Revival of the Slavery Issue. The acquisition of thousands of square miles of new territory only exacerbated the political crisis in Washington over whether slavery would be allowed there. A group of Northern Democrats attempted to prohibit the spread of slavery into the formerly Mexican lands but fell short of votes in the United States Senate. The issue of slavery’s expansion was at the center of the presidential campaign of 1848, and the Free Soil Party, a new antislavery party, polled more than 9 percent of the vote. Politicians in Washington made a final attempt at a compromise in 1850, passing legislation that admitted California as a free state while at the same time enacting a stronger fugitive slave law to appease Southerners.
Toward Civil War. The Compromise of 1850 proved to be short-lived. Just four years later legislation to organize Nebraska Territory, part of the original Louisiana Purchase, reignited sectional tensions over slavery.

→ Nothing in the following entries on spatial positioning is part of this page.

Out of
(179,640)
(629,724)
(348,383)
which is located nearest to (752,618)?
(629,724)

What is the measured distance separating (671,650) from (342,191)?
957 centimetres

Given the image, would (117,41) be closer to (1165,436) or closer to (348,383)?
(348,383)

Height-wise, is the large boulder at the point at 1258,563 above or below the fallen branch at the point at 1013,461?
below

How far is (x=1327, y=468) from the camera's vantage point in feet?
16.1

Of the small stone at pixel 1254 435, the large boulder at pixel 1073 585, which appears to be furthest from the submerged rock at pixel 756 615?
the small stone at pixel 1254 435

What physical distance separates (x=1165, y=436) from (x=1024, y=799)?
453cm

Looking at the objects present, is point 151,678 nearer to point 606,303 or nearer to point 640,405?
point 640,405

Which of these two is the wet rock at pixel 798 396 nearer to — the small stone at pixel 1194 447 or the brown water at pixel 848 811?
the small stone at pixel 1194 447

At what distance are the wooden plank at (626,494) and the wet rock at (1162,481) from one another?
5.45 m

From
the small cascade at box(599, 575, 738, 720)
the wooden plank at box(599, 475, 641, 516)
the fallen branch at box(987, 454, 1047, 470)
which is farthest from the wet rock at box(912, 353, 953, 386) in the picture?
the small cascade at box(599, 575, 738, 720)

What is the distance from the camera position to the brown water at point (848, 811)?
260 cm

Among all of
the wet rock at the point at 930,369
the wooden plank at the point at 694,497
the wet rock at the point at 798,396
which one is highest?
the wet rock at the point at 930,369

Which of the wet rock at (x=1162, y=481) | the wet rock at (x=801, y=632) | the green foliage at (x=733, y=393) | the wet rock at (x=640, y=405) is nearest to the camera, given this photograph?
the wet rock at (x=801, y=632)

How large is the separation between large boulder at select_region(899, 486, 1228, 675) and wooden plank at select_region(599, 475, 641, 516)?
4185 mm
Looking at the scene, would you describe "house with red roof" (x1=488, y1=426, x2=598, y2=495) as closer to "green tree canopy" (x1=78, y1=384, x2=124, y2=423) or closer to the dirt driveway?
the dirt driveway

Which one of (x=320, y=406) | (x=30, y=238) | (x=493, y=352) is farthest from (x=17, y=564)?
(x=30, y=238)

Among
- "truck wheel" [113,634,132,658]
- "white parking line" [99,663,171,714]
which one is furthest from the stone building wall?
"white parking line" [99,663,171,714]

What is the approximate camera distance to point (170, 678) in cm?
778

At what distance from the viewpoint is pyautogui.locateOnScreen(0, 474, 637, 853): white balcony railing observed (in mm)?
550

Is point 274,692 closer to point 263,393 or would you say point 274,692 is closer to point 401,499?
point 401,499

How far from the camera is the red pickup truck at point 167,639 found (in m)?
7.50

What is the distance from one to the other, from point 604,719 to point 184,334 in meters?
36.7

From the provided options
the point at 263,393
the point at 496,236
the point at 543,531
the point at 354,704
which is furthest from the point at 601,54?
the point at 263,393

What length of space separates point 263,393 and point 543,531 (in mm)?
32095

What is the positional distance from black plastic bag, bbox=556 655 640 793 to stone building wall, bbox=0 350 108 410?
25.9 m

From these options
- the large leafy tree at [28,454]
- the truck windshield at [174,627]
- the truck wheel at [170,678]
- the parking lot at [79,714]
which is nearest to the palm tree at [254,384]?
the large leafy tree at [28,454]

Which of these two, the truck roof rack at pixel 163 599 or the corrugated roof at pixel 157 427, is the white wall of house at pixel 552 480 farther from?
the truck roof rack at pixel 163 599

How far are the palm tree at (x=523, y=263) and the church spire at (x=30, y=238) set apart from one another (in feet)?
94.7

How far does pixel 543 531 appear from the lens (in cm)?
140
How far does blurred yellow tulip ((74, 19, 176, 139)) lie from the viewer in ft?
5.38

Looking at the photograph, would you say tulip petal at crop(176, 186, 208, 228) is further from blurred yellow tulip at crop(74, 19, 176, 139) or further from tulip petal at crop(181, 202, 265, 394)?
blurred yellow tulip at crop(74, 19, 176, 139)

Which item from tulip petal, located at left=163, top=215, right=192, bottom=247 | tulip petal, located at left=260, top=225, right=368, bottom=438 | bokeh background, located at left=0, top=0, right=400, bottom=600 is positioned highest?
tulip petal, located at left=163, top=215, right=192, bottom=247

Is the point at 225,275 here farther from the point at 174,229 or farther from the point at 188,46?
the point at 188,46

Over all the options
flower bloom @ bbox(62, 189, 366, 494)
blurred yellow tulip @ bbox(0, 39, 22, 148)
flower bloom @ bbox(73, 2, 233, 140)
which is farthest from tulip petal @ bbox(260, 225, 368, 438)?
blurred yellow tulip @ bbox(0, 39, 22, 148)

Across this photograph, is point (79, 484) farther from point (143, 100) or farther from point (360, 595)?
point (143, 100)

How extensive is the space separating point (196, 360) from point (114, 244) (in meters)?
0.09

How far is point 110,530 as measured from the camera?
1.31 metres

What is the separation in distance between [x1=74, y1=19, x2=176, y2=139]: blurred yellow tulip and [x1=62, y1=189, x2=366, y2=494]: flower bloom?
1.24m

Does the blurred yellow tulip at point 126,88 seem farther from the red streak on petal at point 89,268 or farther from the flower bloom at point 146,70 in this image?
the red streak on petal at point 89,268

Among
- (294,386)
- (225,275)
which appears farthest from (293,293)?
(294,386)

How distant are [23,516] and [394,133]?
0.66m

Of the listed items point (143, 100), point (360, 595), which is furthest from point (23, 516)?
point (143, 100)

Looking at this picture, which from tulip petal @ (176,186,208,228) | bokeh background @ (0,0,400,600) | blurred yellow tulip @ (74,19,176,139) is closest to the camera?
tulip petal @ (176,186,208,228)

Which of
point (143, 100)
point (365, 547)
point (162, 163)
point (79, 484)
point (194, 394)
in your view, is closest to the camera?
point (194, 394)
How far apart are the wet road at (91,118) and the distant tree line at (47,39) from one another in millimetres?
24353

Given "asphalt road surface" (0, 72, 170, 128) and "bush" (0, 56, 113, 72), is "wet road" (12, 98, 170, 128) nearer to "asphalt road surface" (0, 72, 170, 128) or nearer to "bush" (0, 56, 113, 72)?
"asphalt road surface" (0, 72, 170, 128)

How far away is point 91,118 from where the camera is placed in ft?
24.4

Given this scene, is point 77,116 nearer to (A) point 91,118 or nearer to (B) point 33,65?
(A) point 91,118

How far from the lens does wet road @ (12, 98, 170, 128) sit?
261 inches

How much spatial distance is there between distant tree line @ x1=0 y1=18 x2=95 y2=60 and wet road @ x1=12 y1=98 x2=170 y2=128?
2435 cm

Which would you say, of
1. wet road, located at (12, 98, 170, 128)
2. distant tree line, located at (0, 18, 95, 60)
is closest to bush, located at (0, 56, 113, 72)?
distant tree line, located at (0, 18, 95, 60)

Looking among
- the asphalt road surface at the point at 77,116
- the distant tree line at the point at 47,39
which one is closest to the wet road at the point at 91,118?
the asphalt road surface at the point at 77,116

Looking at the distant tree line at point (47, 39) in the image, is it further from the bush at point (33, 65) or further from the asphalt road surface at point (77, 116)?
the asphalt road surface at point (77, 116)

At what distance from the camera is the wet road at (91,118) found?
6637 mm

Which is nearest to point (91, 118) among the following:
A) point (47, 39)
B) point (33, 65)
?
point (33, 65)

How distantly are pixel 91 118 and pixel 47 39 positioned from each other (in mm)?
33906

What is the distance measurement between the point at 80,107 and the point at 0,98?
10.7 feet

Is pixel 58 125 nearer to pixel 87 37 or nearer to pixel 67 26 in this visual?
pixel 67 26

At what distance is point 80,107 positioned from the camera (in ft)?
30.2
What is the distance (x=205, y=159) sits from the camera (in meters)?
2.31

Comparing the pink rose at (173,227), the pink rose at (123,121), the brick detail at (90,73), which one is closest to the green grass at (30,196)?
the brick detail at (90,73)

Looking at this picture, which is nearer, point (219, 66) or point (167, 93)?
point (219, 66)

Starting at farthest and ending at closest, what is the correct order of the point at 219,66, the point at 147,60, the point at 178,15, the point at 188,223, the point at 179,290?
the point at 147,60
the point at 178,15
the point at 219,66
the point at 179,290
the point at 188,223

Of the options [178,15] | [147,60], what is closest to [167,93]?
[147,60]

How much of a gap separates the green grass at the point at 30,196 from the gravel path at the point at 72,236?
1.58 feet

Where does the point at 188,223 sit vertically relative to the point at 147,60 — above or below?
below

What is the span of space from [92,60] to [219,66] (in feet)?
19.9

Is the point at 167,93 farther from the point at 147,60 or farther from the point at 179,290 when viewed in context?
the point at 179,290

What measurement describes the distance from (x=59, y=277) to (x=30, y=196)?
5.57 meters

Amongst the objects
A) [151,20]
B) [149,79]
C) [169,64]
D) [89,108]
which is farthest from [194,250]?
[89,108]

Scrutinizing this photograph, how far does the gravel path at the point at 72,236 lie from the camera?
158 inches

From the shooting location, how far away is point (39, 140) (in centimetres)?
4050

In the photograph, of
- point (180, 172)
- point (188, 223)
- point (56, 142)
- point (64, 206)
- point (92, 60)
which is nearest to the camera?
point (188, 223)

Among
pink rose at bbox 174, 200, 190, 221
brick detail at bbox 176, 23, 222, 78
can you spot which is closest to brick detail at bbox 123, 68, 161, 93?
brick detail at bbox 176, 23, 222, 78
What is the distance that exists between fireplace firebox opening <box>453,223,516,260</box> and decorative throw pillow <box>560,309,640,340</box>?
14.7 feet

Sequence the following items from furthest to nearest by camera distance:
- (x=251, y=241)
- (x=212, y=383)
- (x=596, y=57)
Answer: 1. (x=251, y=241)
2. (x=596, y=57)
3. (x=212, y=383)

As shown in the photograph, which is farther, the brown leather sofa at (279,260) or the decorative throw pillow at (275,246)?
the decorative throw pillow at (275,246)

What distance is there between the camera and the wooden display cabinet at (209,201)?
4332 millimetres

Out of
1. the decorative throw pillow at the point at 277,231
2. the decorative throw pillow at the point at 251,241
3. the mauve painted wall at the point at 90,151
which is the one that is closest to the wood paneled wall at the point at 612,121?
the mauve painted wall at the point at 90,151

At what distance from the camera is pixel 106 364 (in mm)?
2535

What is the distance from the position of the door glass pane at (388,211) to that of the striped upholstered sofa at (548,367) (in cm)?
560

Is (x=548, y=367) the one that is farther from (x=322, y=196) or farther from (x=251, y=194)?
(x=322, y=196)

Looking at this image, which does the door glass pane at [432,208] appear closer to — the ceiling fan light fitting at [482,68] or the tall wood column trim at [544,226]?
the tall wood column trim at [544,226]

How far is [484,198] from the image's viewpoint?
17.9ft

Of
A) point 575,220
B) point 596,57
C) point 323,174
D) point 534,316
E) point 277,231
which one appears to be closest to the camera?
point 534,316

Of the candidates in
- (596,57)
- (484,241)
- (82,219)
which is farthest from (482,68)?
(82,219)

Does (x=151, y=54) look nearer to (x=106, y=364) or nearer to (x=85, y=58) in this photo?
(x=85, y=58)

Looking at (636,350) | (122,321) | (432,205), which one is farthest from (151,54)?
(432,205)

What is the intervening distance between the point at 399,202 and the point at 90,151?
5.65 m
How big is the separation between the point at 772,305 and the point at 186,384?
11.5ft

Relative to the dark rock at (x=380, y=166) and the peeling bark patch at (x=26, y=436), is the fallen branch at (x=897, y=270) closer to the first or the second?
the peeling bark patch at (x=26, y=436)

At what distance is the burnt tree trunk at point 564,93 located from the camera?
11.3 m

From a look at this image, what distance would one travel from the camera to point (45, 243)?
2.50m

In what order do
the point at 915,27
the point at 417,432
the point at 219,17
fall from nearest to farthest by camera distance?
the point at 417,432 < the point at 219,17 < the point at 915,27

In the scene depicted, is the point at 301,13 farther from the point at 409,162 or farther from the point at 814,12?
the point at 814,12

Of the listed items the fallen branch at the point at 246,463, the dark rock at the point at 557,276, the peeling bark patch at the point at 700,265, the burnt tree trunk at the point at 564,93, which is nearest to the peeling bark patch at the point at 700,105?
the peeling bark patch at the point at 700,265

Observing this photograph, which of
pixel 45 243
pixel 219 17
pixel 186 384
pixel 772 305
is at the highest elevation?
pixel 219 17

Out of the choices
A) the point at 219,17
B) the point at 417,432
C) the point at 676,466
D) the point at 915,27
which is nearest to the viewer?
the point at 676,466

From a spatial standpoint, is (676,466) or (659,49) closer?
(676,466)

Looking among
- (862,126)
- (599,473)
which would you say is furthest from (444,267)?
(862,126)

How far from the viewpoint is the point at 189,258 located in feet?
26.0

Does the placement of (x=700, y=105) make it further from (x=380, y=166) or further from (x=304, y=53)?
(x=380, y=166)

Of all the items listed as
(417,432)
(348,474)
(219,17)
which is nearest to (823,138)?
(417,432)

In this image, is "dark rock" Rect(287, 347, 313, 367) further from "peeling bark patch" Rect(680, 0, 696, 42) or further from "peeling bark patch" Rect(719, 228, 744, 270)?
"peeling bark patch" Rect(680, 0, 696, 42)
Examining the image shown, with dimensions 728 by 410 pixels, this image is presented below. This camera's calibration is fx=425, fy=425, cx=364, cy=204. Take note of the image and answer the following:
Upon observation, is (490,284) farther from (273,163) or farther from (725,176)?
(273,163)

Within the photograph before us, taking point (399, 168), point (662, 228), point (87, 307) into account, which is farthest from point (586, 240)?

The bill’s author, Sen. Stephen Douglas of Illinois, planned to build a transcontinental railroad through Nebraska terminating in his hometown of Chicago. To placate Southerners he included a provision in the bill repealing the Missouri Compromise, which presumably would open the southern half of the territory, called Kansas, to slavery. “Anti-Nebraska” Northerners quickly coalesced into a new political party, the Republicans, and armed bands clashed in Kansas throughout the mid 1850s. The problem of slavery in the Western territories turned out to be one that could not be solved. While Western expansion added hundreds of thousands of square miles of territory to the United States, it also proved to be the Union’s undoing.